> [Exercise directions]
Please copy the items below, changing "saucer" to "plate" and leaving everything else as it is.
==== Supplied entries
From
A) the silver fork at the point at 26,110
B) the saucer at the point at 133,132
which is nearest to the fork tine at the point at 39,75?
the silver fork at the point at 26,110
========
> [Solution for this exercise]
From
A) the silver fork at the point at 26,110
B) the plate at the point at 133,132
which is nearest to the fork tine at the point at 39,75?
the silver fork at the point at 26,110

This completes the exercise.